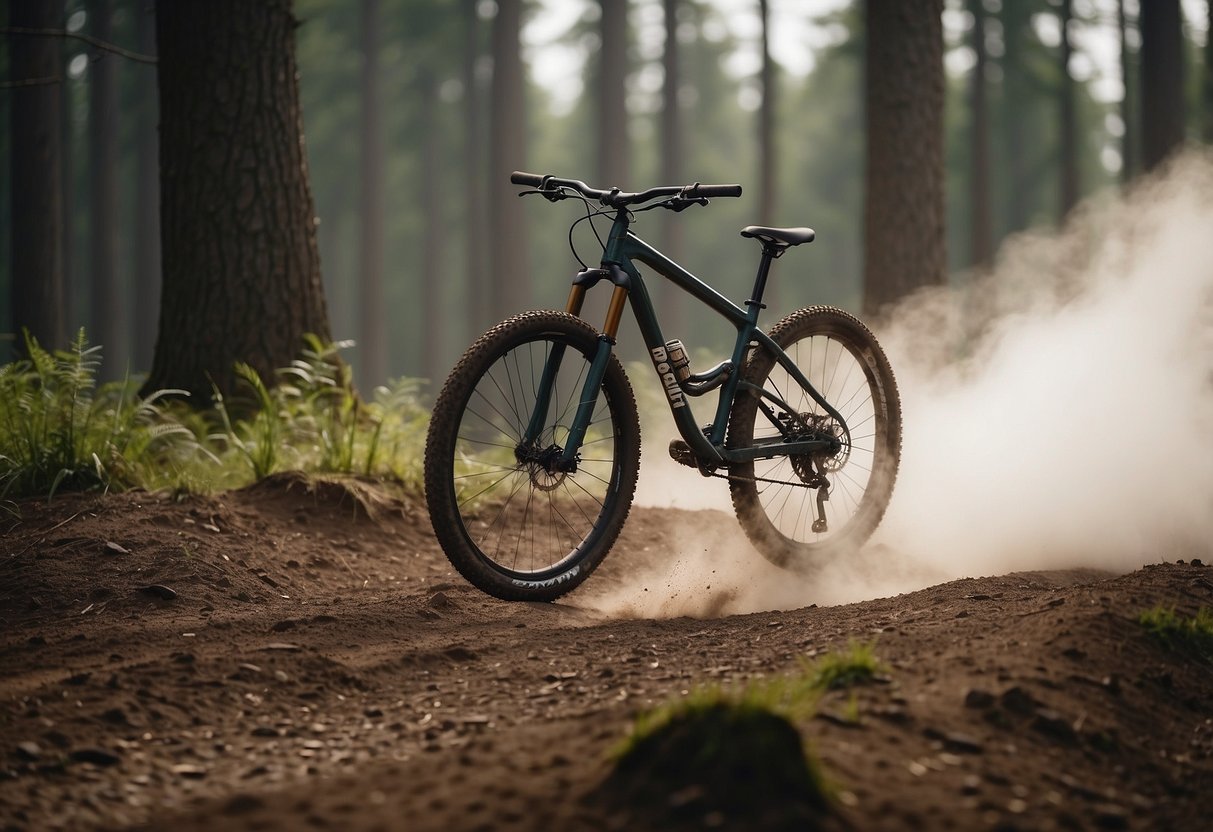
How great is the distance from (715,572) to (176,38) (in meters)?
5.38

************

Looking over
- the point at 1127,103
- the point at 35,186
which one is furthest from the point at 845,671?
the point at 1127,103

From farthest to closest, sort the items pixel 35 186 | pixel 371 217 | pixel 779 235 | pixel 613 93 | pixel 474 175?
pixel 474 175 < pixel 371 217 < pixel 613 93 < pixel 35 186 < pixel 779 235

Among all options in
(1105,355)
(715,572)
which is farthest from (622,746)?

************

INSTRUCTIONS TO FOLLOW.
Return the lines from the line with "Among all options in" through the line with "which is farthest from (622,746)?", reproducing them verbatim.

FINISHED EXERCISE.
Among all options in
(1105,355)
(715,572)
which is farthest from (622,746)?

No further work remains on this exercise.